The unintended consequences of a poorly maintained ultra-low temperature freezer can include catastrophic loss of potentially irreplaceable samples and losing compressor efficiency over time. According to a US Department of Energy report, an Ultra-low temp freezer can use similar amounts of energy as an average household over the course of a year. These are just a couple of reasons proper ultra-low temp freezer maintenance and troubleshooting is considered a high priority.
We recently conducted a webinar for individuals in Biomed and Facilities departments to share information on troubleshooting and maintenance tips on ultra-low temp equipment. We want to share several questions that were addressed by Mark Kehoe, Helmer Scientific Technical Services Representative, and Brian Hoaglan, Helmer Scientific Low Temp R&D Manager during this live event:
How frequently should I defrost my Ultra-low temp freezer?
There is no industry-standard rule around frequency of defrosting ultra-low temp freezers. However, defrosting at least annually is common. The appropriate defrost frequency for your freezer will likely depend on the condition of the ultra-low temp freezer, the amount of usage/door openings, and the environment in which it is being operated. Defrosting should be expected as all ultra-low temp freezers will draw moisture and warm humid air into system. The location of the frost build-up can be a good indicator that it is time for a manual defrosts. If frost is just visible on the outside of internal doors, or outside of compartments used for sample storage, defrosting is likely not required as often. If frost builds up within cabinet near samples, the frost may affect the amount of heat absorbed by the system and begin to affect performance (and should be defrosted more often).

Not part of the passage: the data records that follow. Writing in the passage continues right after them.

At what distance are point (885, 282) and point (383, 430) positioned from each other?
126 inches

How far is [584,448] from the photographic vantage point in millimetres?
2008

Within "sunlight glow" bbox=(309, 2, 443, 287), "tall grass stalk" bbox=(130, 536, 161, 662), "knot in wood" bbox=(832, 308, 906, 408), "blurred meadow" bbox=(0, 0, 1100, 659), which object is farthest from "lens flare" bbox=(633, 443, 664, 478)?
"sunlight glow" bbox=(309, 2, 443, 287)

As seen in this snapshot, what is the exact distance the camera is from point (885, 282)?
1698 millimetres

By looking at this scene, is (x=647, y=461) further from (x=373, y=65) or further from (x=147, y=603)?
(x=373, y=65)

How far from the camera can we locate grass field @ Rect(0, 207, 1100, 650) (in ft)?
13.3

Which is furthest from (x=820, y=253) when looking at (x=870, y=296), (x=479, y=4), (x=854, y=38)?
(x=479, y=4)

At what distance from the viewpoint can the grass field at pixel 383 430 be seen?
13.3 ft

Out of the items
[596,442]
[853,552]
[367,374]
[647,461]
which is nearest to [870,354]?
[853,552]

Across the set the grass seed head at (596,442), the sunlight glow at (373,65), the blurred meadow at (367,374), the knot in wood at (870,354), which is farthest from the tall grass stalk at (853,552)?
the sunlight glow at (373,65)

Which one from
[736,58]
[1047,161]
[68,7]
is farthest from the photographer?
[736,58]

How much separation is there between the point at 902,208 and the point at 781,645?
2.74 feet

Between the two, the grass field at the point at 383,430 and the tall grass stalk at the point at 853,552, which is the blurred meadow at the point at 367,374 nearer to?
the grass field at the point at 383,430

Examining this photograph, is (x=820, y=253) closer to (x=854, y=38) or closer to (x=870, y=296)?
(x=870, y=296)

There are two situations that should trigger a defrost in the near-term. First, any frost build-up that interferes with door openings. This frost could create stress on door gaskets, and/or prevent proper seal. Second, frost build-up that makes it difficult to access racks and accessories during normal operation should be addressed quickly. This type of frost build-up can make it difficult to retrieve samples, and can inadvertently lead to longer routine door openings.
What clearance requirements are needed for proper performance for an ultra-low temp freezer?
Clearance requirements definitely vary by manufacturer, but typically around 8 inches are required behind the unit. Depending on the locations of the exhaust vents, your unit may also require up to 8 inches on sides based on manufacturer’s recommendations. The front of ultra-low temp freezers should be clear and open as that is where most units have air intake for compressors. Many manufactures utilize stand-off brackets to help guide appropriate installation. Ensure these stand-off brackets are available and installed according to the manufacturer of your freezer to ensure proper performance, and long freezer life.
What is the control range of the freezer?
Most ultra-low temperature freezers have control ranges designed for -50°C to -86°C, but you need to refer back to your manufacture for information on your specific model. Most applications for this category of equipment will be between -70°C and -80°C. If -70°C is appropriate for your samples, it is recommended to set the ultra-low temp freezer at -70°C instead of -80°C, or -86°C. This modest increase in temperature allows the ultra-low temp freezer to operate using less energy while still protecting many sample types. Users should be cautioned against setting temperatures higher than the range recommended by their manufacture. These higher temperatures could be hard on unit, as an ultra-low temperature freezer is not designed to take the place of freezers that run at -30°C or -40°C. Avoid damage to your ultra-low temperature freezer by staying within the recommended control range.